TEXTAUSSCHNITT ->
········

„Ein Pyrrhus-Sieg für Westerwelle“

Das Problem mit dem Ergebnis dieser Wahl ist: Sie sendet kein eindeutiges Signal. Offenbar wollen die Deutschen weder in ein dereguliertes neuliberales Wunderland, noch wollen sie zurück in den sicheren Wohlfahrtsstaat der 70er-Jahre

taz: Die CDU/CSU schneidet erheblich schlechter ab als in den letzten Umfragen. Wie erklären Sie das?

Franz Walter: Es gibt gerade in bestimmten Teilen des deutschen Bürgertums den Typus des taktischen, beweglichen, intelligenten Wählers, der sich in den letzten Tagen dafür entscheidet, die FDP zu wählen, weil er ihr eine spezifische Rolle zuweisen will. Vor drei oder vier Wochen hat die FDP noch keine besonderen Orientierungen auf sich gezogen, wie wir aus Umfragen wissen. Aber jetzt will ein Teil des Bürgertums, dass die FDP in den bevorstehenden Verhandlungen eine wichtigere Rolle spielt – und dass tatsächlich bei den Reformen mit der Deregulierung und Entstrukturierung Ernst gemacht wird. Das schien den Wählern bei der CDU zu langsam zu gehen.

········

ZEILEN DES DATENSATZES ->

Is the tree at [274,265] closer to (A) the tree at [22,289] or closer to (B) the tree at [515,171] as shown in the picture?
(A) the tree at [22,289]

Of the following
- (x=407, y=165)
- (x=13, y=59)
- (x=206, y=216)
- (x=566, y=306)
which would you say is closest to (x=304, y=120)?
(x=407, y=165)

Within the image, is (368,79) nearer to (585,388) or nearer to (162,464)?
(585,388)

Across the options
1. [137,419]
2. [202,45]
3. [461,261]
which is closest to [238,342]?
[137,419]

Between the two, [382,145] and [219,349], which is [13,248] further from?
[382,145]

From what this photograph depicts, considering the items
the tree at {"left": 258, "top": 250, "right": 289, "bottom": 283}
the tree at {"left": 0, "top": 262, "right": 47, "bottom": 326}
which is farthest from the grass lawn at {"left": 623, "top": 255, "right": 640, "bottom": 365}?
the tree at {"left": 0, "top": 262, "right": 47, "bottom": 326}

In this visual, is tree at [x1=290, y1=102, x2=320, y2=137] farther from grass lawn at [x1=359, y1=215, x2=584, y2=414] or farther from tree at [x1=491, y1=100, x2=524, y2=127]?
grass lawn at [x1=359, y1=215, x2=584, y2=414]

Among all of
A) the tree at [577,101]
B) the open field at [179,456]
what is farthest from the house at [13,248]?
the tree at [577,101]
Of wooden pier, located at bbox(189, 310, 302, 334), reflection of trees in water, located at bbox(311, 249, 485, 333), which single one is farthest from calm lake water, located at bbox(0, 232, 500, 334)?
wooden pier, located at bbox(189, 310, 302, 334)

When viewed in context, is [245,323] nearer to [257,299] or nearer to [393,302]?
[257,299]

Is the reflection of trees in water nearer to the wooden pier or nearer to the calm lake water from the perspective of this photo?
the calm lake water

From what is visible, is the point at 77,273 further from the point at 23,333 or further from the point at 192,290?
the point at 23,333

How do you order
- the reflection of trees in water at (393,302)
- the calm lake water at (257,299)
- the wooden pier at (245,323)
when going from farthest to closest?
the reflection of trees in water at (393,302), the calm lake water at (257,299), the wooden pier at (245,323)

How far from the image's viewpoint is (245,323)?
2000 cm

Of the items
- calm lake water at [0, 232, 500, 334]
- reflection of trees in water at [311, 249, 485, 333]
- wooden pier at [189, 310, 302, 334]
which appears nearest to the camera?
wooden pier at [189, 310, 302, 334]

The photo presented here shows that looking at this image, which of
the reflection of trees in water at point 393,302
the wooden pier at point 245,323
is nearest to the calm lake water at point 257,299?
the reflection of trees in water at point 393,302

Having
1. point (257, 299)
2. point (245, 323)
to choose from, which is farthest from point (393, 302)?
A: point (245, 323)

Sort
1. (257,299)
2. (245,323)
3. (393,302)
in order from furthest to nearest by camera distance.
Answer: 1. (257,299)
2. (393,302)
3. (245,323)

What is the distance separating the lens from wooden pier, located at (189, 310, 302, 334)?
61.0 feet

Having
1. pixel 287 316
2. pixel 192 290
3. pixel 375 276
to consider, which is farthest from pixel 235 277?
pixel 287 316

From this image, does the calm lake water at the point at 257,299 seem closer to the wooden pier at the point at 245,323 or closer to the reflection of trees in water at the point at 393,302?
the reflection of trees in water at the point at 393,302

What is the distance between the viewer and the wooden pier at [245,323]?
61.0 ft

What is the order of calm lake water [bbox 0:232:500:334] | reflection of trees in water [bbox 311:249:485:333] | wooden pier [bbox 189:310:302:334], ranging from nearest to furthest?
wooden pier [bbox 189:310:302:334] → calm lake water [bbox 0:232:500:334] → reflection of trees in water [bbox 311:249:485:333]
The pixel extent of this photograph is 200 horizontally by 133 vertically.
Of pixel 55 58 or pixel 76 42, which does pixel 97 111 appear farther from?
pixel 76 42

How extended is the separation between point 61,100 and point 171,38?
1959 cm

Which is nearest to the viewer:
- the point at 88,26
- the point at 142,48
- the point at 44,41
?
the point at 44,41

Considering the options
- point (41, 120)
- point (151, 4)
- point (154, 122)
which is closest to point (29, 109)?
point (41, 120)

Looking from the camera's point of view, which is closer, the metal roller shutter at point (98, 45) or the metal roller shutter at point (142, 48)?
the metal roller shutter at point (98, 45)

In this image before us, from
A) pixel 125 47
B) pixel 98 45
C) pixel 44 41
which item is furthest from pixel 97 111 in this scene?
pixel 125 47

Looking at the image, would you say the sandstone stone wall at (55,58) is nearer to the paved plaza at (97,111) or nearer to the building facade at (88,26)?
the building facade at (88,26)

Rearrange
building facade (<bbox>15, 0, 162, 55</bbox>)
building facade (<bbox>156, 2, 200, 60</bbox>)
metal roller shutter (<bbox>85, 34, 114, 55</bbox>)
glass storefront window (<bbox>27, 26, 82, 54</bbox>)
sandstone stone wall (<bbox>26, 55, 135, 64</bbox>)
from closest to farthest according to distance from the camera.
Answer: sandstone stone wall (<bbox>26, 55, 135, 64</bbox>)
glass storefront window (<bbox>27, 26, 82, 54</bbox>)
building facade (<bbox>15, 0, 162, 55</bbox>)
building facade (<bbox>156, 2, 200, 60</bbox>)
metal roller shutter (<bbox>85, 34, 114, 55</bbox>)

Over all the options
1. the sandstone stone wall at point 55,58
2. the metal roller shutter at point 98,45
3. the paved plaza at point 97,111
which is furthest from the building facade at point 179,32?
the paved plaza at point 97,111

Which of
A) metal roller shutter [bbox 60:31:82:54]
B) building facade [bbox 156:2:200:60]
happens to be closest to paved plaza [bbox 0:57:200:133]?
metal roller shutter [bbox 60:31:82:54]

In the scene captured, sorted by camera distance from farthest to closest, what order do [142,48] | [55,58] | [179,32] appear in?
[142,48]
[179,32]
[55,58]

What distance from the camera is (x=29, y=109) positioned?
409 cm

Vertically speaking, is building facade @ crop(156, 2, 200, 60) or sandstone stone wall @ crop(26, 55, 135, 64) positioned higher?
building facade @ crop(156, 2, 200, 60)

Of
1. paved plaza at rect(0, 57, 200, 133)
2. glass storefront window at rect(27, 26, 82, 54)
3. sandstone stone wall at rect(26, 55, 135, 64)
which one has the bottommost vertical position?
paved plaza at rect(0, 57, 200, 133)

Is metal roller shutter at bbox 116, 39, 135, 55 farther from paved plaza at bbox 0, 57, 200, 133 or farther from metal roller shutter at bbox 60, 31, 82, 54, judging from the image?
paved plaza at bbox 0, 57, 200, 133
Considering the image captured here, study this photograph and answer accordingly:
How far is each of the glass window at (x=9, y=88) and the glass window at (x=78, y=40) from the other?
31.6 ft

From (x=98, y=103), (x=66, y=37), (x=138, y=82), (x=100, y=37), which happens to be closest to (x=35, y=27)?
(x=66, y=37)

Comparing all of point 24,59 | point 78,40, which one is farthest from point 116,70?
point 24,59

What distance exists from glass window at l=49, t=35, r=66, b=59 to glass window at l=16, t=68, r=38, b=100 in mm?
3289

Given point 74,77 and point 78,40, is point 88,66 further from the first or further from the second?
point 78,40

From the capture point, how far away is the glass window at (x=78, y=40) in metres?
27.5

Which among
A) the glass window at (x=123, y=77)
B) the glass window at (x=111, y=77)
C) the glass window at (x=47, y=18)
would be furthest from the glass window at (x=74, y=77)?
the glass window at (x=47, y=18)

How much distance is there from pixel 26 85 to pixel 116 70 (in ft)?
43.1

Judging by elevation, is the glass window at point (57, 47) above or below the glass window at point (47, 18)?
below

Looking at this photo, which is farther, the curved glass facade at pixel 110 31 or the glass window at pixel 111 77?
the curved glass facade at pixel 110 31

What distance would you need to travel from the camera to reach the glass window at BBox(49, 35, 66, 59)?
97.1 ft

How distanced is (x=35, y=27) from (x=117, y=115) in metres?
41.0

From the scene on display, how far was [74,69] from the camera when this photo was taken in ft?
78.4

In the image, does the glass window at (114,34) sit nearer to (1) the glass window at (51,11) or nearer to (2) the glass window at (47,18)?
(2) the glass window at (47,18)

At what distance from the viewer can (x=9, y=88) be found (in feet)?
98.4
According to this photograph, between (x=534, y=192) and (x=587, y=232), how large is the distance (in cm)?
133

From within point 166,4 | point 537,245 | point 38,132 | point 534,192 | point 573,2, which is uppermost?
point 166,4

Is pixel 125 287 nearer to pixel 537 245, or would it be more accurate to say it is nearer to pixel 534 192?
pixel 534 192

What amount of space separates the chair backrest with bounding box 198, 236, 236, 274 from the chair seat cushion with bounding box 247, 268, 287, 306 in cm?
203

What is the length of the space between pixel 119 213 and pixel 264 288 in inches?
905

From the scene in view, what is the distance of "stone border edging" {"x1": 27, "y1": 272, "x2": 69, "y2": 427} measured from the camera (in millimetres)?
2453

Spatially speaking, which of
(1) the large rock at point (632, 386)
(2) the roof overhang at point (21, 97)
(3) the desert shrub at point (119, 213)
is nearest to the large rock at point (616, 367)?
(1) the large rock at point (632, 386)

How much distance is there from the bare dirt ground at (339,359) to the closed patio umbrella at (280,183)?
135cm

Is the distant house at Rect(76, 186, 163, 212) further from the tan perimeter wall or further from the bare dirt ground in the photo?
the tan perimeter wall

········

Gib aus dem Interview zum Wahlergebnis den Abschnitt von „taz: Die CDU/CSU“ bis einschließlich „langsam zu gehen.“ wortgetreu wieder.

RICHTIGE ANTWORT ->
taz: Die CDU/CSU schneidet erheblich schlechter ab als in den letzten Umfragen. Wie erklären Sie das?

Franz Walter: Es gibt gerade in bestimmten Teilen des deutschen Bürgertums den Typus des taktischen, beweglichen, intelligenten Wählers, der sich in den letzten Tagen dafür entscheidet, die FDP zu wählen, weil er ihr eine spezifische Rolle zuweisen will. Vor drei oder vier Wochen hat die FDP noch keine besonderen Orientierungen auf sich gezogen, wie wir aus Umfragen wissen. Aber jetzt will ein Teil des Bürgertums, dass die FDP in den bevorstehenden Verhandlungen eine wichtigere Rolle spielt – und dass tatsächlich bei den Reformen mit der Deregulierung und Entstrukturierung Ernst gemacht wird. Das schien den Wählern bei der CDU zu langsam zu gehen.